| Exercise objective |
Please reproduce a passage from the Umberto D review below word for word, beginning with "It’s the final" and ending after "have ever seen.".

It’s the final week of my spotlight on good foreign films for newbies. And I’ve saved a powerful film for my final selection. It’s Vittorio De Sica’s heartbreaking 1952 masterpiece Umberto D. The tale of an elderly man and his dog struggling to make it on the man’s government pension has more depth than you would expect. It only runs 1 hour and 29 minutes. But it remains one of the most moving films I have ever seen.
As the film opens, police are dispersing a street demonstration of elderly men who are demanding a raise in their pensions. Among them is Umberto Ferrari (Carlo Battisti). When Umberto returns to his rented room, he learns his landlady has rented his room out. She threatens him with eviction if he cannot come up with his overdue rent by the end of the month. He sells a few of his possessions, but comes up with only a small amount of what he owes. The landlady will not accept a partial payment.

| Given records |
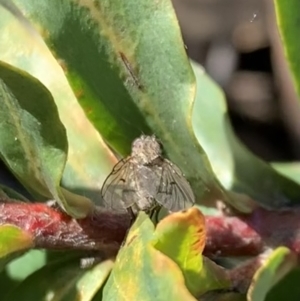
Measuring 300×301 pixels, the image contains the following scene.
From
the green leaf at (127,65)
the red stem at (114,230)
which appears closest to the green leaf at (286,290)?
the red stem at (114,230)

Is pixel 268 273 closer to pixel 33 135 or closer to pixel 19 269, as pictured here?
pixel 33 135

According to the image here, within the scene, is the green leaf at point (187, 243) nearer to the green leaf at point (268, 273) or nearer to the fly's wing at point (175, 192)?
the green leaf at point (268, 273)

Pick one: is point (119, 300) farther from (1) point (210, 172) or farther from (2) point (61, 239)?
(1) point (210, 172)

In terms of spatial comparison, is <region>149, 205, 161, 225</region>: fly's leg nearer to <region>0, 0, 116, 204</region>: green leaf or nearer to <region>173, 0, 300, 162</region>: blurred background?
<region>0, 0, 116, 204</region>: green leaf

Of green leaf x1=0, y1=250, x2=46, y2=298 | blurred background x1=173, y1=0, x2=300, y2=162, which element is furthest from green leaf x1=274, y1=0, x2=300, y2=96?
blurred background x1=173, y1=0, x2=300, y2=162

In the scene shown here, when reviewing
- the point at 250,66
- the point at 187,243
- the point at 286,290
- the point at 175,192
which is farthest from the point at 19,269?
the point at 250,66
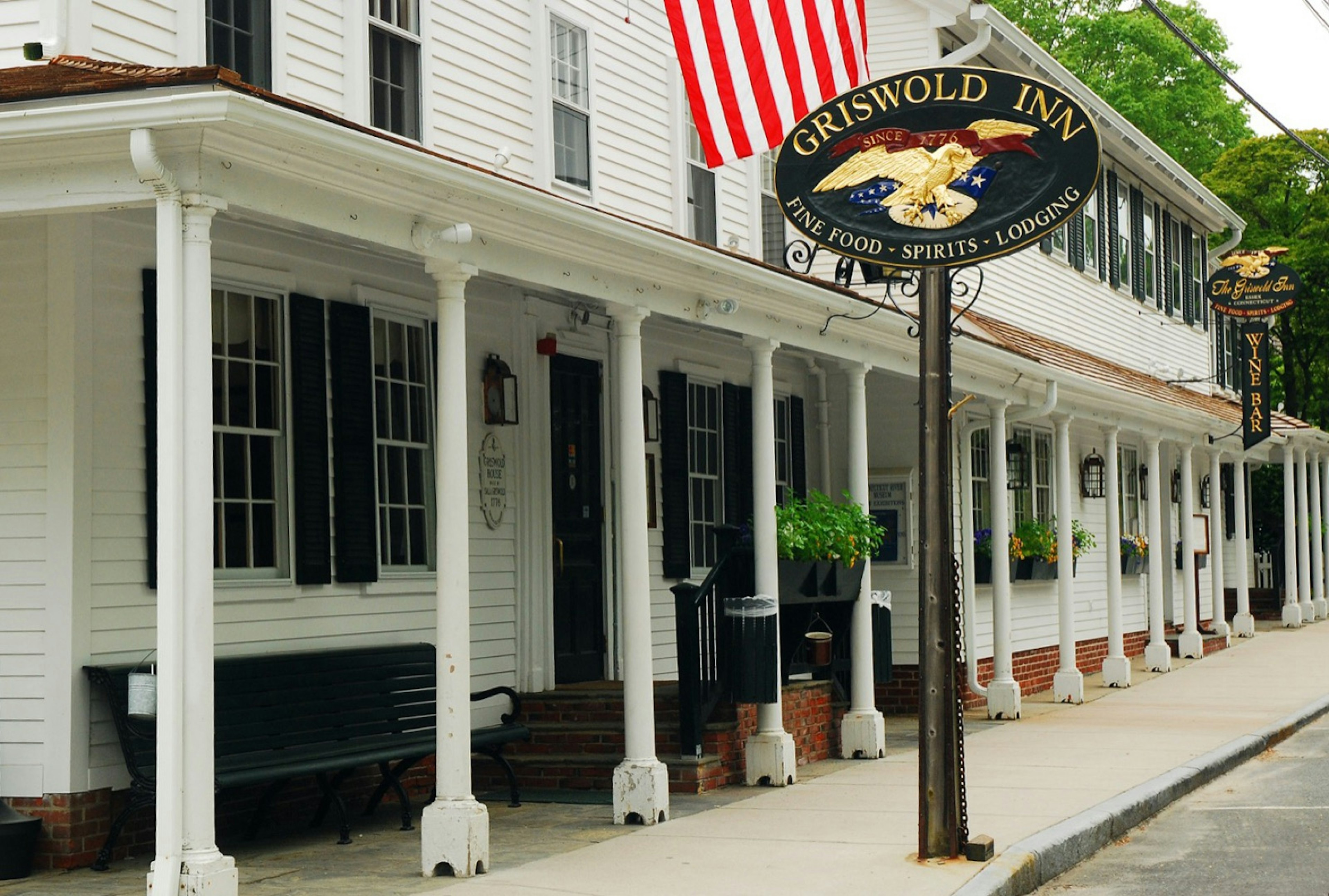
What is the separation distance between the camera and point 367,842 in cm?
899

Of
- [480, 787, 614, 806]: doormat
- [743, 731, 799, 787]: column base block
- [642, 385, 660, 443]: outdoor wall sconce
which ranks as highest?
[642, 385, 660, 443]: outdoor wall sconce

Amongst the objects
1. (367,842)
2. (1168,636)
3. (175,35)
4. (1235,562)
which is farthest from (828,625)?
(1235,562)

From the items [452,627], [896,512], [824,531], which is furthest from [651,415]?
[452,627]

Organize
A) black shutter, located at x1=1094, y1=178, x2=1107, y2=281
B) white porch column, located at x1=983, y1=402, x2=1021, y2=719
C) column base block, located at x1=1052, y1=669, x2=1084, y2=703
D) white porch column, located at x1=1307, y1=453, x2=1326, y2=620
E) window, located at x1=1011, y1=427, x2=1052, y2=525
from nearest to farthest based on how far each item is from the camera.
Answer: white porch column, located at x1=983, y1=402, x2=1021, y2=719, column base block, located at x1=1052, y1=669, x2=1084, y2=703, window, located at x1=1011, y1=427, x2=1052, y2=525, black shutter, located at x1=1094, y1=178, x2=1107, y2=281, white porch column, located at x1=1307, y1=453, x2=1326, y2=620

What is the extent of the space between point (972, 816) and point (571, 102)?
590cm

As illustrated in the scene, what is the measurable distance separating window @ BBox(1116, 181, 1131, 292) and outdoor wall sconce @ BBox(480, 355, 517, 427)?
13.9 m

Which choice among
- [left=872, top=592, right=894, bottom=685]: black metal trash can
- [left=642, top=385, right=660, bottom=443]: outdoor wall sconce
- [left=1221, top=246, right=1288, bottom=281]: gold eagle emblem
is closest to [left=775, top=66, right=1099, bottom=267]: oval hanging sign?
[left=642, top=385, right=660, bottom=443]: outdoor wall sconce

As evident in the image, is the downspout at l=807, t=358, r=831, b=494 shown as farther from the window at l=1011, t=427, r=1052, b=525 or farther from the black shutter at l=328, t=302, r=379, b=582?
the black shutter at l=328, t=302, r=379, b=582

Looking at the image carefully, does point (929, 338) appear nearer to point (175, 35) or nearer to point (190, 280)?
point (190, 280)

| Answer space |
It’s the final week of my spotlight on good foreign films for newbies. And I’ve saved a powerful film for my final selection. It’s Vittorio De Sica’s heartbreaking 1952 masterpiece Umberto D. The tale of an elderly man and his dog struggling to make it on the man’s government pension has more depth than you would expect. It only runs 1 hour and 29 minutes. But it remains one of the most moving films I have ever seen.